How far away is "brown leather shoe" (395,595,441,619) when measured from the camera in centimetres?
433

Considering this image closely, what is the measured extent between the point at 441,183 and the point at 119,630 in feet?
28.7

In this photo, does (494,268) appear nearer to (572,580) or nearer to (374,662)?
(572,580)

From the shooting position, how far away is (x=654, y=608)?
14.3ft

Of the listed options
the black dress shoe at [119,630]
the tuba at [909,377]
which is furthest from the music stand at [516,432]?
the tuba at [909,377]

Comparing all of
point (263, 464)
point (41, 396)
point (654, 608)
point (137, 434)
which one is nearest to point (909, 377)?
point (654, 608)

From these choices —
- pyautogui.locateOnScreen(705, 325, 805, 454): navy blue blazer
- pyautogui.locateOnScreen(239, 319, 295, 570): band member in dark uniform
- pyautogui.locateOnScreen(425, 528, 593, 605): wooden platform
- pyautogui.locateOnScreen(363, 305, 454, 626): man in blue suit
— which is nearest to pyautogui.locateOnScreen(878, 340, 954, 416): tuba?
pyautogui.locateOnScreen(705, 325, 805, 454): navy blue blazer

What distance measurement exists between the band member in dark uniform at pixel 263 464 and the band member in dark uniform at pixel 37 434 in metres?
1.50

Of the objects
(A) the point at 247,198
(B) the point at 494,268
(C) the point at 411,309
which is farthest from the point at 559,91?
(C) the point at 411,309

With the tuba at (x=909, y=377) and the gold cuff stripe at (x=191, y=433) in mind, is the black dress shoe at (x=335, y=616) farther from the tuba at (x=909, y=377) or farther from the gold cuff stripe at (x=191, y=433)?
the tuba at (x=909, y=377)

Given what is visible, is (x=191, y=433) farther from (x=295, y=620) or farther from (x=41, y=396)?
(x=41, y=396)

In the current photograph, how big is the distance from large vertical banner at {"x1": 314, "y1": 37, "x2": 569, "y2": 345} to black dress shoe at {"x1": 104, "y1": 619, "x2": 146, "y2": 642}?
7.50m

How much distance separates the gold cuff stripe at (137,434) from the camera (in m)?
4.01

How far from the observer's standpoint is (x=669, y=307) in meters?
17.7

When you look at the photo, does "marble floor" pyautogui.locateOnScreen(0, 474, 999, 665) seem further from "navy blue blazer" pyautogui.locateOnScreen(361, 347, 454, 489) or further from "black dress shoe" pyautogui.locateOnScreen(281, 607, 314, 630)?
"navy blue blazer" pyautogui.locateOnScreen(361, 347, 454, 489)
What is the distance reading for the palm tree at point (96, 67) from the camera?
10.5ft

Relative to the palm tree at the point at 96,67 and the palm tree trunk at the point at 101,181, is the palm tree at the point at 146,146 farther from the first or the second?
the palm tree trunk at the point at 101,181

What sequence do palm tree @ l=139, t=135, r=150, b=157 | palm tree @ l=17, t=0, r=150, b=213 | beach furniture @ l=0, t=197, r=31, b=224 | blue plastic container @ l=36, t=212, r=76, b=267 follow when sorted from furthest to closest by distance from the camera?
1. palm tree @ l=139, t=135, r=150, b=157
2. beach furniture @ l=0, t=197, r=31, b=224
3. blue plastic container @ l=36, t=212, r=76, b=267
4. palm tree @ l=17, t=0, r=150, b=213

*****

Only the lines from the one with "Of the objects" through the end of the material are wanted; copy them exactly, both ends included.

Of the objects
(A) the point at 247,198
(B) the point at 494,268
(C) the point at 411,309
which is farthest from the point at 559,91?
(C) the point at 411,309

With the tuba at (x=909, y=377) and the gold cuff stripe at (x=191, y=433) in mind, is the black dress shoe at (x=335, y=616) farther from the tuba at (x=909, y=377) or farther from the gold cuff stripe at (x=191, y=433)?
the tuba at (x=909, y=377)

Given what is visible, is (x=191, y=433) farther from (x=295, y=620) or farther from (x=41, y=396)?
(x=41, y=396)

In the current photograph, how big is the distance from large vertical banner at {"x1": 314, "y1": 37, "x2": 569, "y2": 345} to black dress shoe at {"x1": 104, "y1": 619, "x2": 146, "y2": 642}?
7.50m

How much distance separates the gold cuff stripe at (137,434) from the camera (in m)?
4.01

How far from the observer's standpoint is (x=669, y=307) in meters?
17.7

When you look at the photo, does "marble floor" pyautogui.locateOnScreen(0, 474, 999, 665) seem further from "navy blue blazer" pyautogui.locateOnScreen(361, 347, 454, 489) or further from "black dress shoe" pyautogui.locateOnScreen(281, 607, 314, 630)?
"navy blue blazer" pyautogui.locateOnScreen(361, 347, 454, 489)
What is the distance reading for the palm tree at point (96, 67) from the camera?
10.5ft

Relative to the palm tree at the point at 96,67 and the palm tree trunk at the point at 101,181, is the palm tree at the point at 146,146 farther from the first or the second?
the palm tree trunk at the point at 101,181

What sequence do palm tree @ l=139, t=135, r=150, b=157 | palm tree @ l=17, t=0, r=150, b=213 | beach furniture @ l=0, t=197, r=31, b=224 | blue plastic container @ l=36, t=212, r=76, b=267 follow when sorted from furthest to closest by distance from the camera?
1. palm tree @ l=139, t=135, r=150, b=157
2. beach furniture @ l=0, t=197, r=31, b=224
3. blue plastic container @ l=36, t=212, r=76, b=267
4. palm tree @ l=17, t=0, r=150, b=213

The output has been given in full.